*** Records supplied Section Begins ***

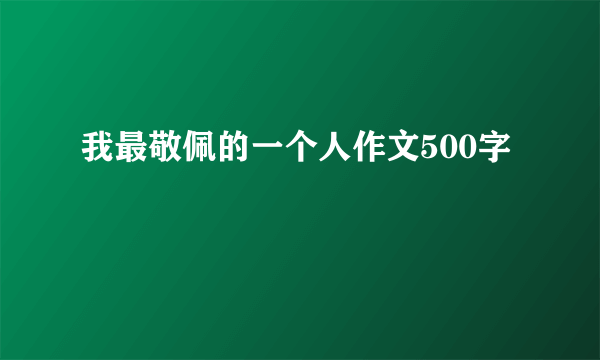 我最敬佩的一个人作文500字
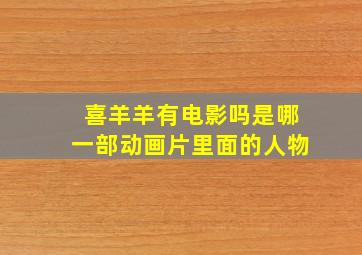 喜羊羊有电影吗是哪一部动画片里面的人物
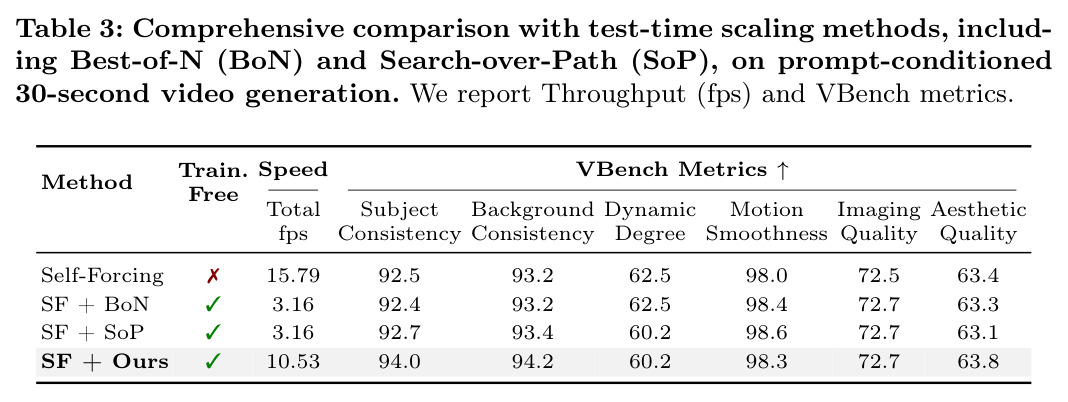 **Table 3: Comprehensive comparison with test-time scaling methods, including Best-of-N (BoN) and Search-over-Path (SoP), on prompt-conditioned 30-second video generation.** We report Throughput (fps) and VBench metrics.

| Method | Train. Free | Speed: Total fps | VBench Metrics ↑: Subject Consistency | Background Consistency | Dynamic Degree | Motion Smoothness | Imaging Quality | Aesthetic Quality |
|---|---|---|---|---|---|---|---|---|
| Self-Forcing | ✗ | 15.79 | 92.5 | 93.2 | 62.5 | 98.0 | 72.5 | 63.4 |
| SF + BoN | ✓ | 3.16 | 92.4 | 93.2 | 62.5 | 98.4 | 72.7 | 63.3 |
| SF + SoP | ✓ | 3.16 | 92.7 | 93.4 | 60.2 | 98.6 | 72.7 | 63.1 |
| **SF + Ours** | ✓ | 10.53 | 94.0 | 94.2 | 60.2 | 98.3 | 72.7 | 63.8 |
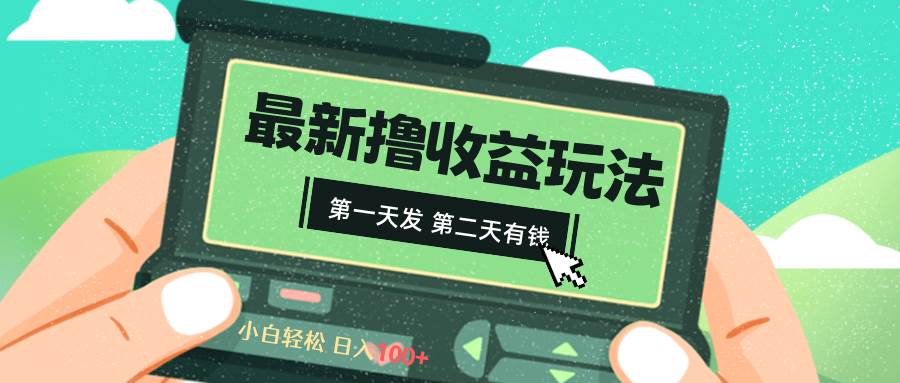 最新撸收益玩法

第一天发 第二天有钱

小白轻松 日入100+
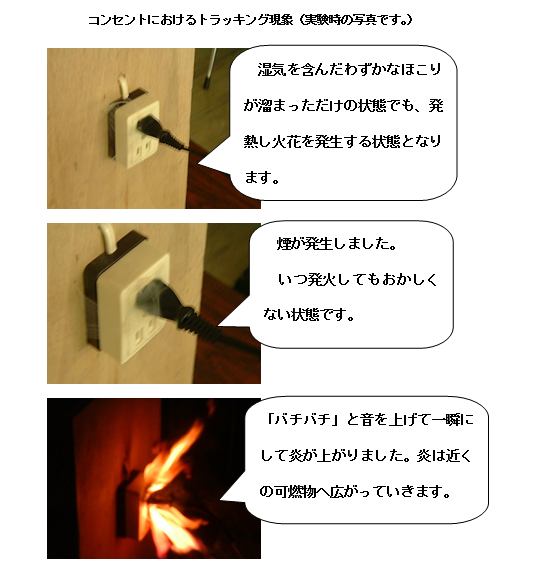 コンセントにおけるトラッキング現象（実験時の写真です。）

湿気を含んだわずかなほこりが溜まっただけの状態でも、発熱し火花を発生する状態となります。

煙が発生しました。

いつ発火してもおかしくない状態です。

「バチバチ」と音を上げて一瞬にして炎が上がりました。炎は近くの可燃物へ広がっていきます。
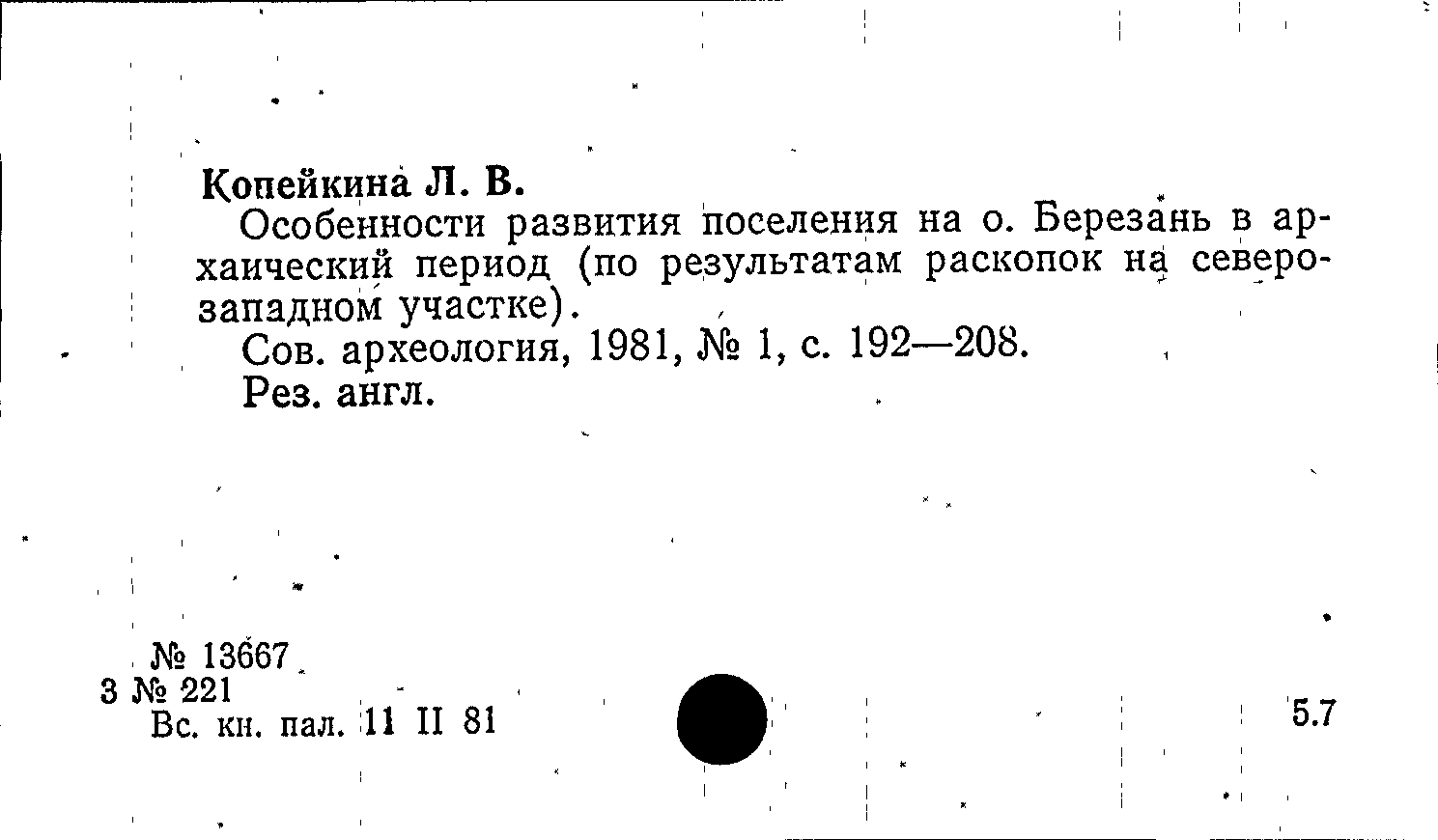 Копейкина Л. В.

Особенности развития поселения на о. Березань в архаический период (по результатам раскопок на северо-западном участке).

Сов. археология, 1981, № 1, с. 192—208.

Рез. англ.

№ 13667
3 № 221
Вс. кн. пал. 11 II 81

5.7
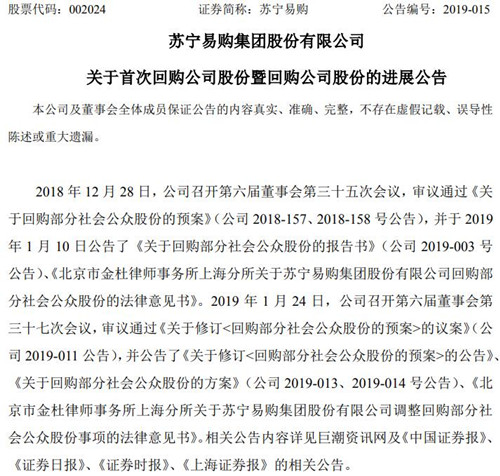 股票代码：002024　　证券简称：苏宁易购　　公告编号：2019-015

苏宁易购集团股份有限公司

关于首次回购公司股份暨回购公司股份的进展公告

本公司及董事会全体成员保证公告的内容真实、准确、完整，不存在虚假记载、误导性陈述或重大遗漏。

2018 年 12 月 28 日，公司召开第六届董事会第三十五次会议，审议通过《关于回购部分社会公众股份的预案》（公司 2018-157、2018-158 号公告），并于 2019 年 1 月 10 日公告了《关于回购部分社会公众股份的报告书》（公司 2019-003 号公告）、《北京市金杜律师事务所上海分所关于苏宁易购集团股份有限公司回购部分社会公众股份的法律意见书》。2019 年 1 月 24 日，公司召开第六届董事会第三十七次会议，审议通过《关于修订<回购部分社会公众股份的预案>的议案》（公司 2019-011 公告），并公告了《关于修订<回购部分社会公众股份的预案>的公告》、《关于回购部分社会公众股份的方案》（公司 2019-013、2019-014 号公告）、《北京市金杜律师事务所上海分所关于苏宁易购集团股份有限公司调整回购部分社会公众股份事项的法律意见书》。相关公告内容详见巨潮资讯网及《中国证券报》、《证券日报》、《证券时报》、《上海证券报》的相关公告。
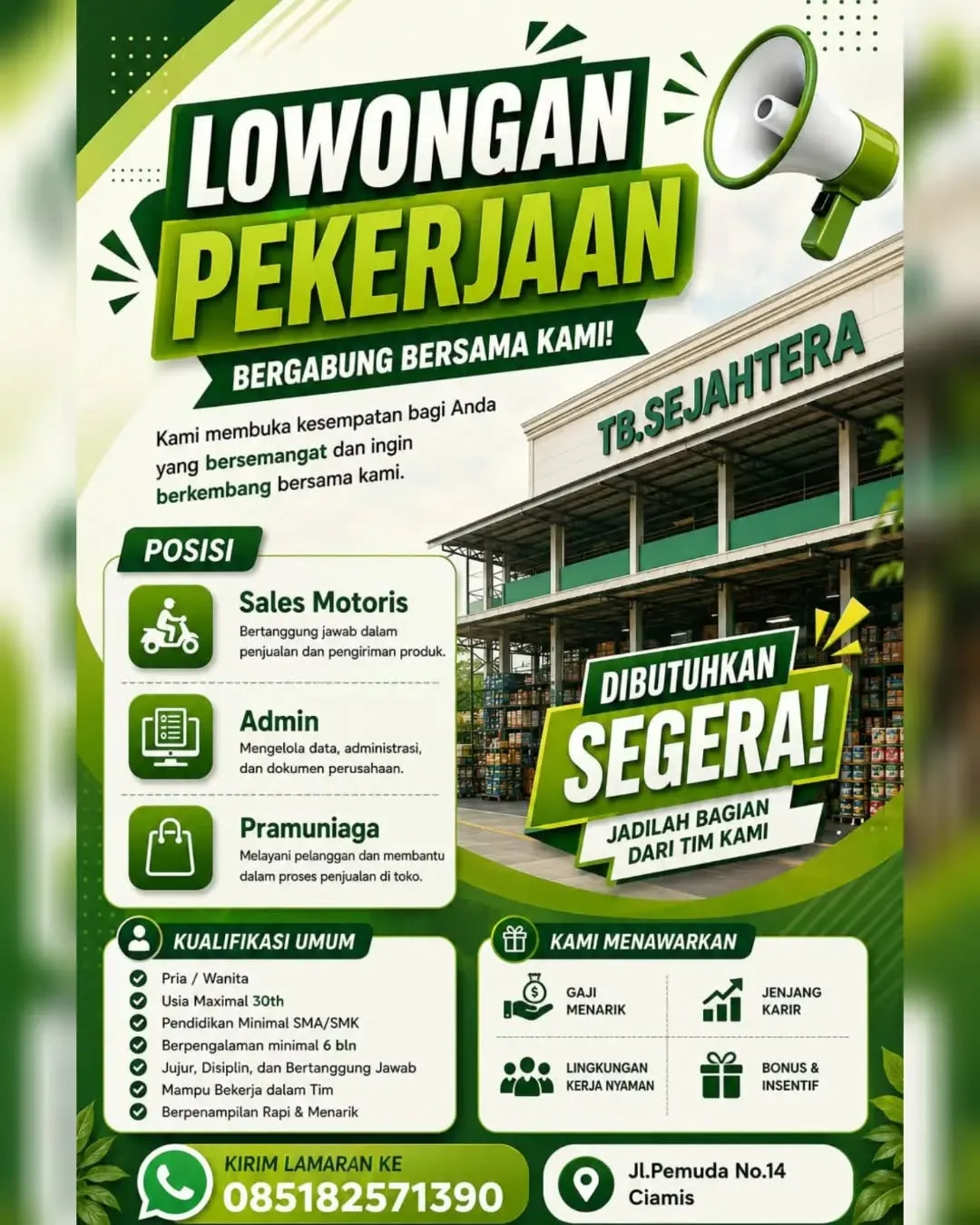 LOWONGAN PEKERJAAN

BERGABUNG BERSAMA KAMI!

Kami membuka kesempatan bagi Anda yang bersemangat dan ingin berkembang bersama kami.

TB.SEJAHTERA

POSISI

Sales Motoris
Bertanggung jawab dalam penjualan dan pengiriman produk.

Admin
Mengelola data, administrasi, dan dokumen perusahaan.

Pramuniaga
Melayani pelanggan dan membantu dalam proses penjualan di toko.

DIBUTUHKAN SEGERA!
JADILAH BAGIAN DARI TIM KAMI

KUALIFIKASI UMUM
Pria / Wanita
Usia Maximal 30th
Pendidikan Minimal SMA/SMK
Berpengalaman minimal 6 bln
Jujur, Disiplin, dan Bertanggung Jawab
Mampu Bekerja dalam Tim
Berpenampilan Rapi & Menarik

KAMI MENAWARKAN
GAJI MENARIK
JENJANG KARIR
LINGKUNGAN KERJA NYAMAN
BONUS & INSENTIF

KIRIM LAMARAN KE
085182571390

Jl.Pemuda No.14
Ciamis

*** Records supplied Section Ends ***

Exercise prompt: What you need to produce is an exact copy of the entries above, limited to the lines from the one with "Особенности развития поселения" up to and including the one with "关于首次回购公司股份暨回购公司股份的进展公告", without pictures.

Result below:
Особенности развития поселения на о. Березань в архаический период (по результатам раскопок на северо-западном участке).

Сов. археология, 1981, № 1, с. 192—208.

Рез. англ.

№ 13667
3 № 221
Вс. кн. пал. 11 II 81

5.7
 股票代码：002024　　证券简称：苏宁易购　　公告编号：2019-015

苏宁易购集团股份有限公司

关于首次回购公司股份暨回购公司股份的进展公告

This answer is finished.